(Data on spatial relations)
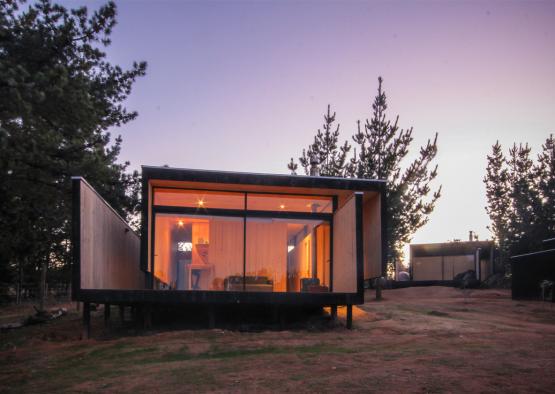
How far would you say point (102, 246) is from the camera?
1058 centimetres

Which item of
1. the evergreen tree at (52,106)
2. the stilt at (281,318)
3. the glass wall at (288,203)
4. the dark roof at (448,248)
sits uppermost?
the evergreen tree at (52,106)

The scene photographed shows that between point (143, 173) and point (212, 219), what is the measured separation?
2.01 metres

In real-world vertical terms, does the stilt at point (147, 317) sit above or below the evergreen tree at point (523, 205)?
below

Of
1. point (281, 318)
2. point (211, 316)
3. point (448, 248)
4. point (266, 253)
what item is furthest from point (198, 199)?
point (448, 248)

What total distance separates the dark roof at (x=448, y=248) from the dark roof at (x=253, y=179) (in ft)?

• **Aim**
Return every one of the lines above verbatim, leaving out the pictures.

• **Final result**
How far would you say point (102, 246) is from the camera?
1058 centimetres

Which item of
1. the evergreen tree at (52,106)
2. the stilt at (281,318)
3. the glass wall at (288,203)
4. the dark roof at (448,248)
sits uppermost?
the evergreen tree at (52,106)

The scene photographed shows that between point (143, 173) and point (212, 219), what is the measured separation?
2.01 metres

In real-world vertical terms, does the stilt at point (147, 317) sit above or below the evergreen tree at point (523, 205)?
below

Of
1. point (281, 318)
2. point (211, 316)
3. point (448, 248)
4. point (266, 253)
what item is furthest from point (198, 199)?
point (448, 248)

What total distance separates the dark roof at (x=448, y=248) from the dark roof at (x=253, y=179) (in ft)?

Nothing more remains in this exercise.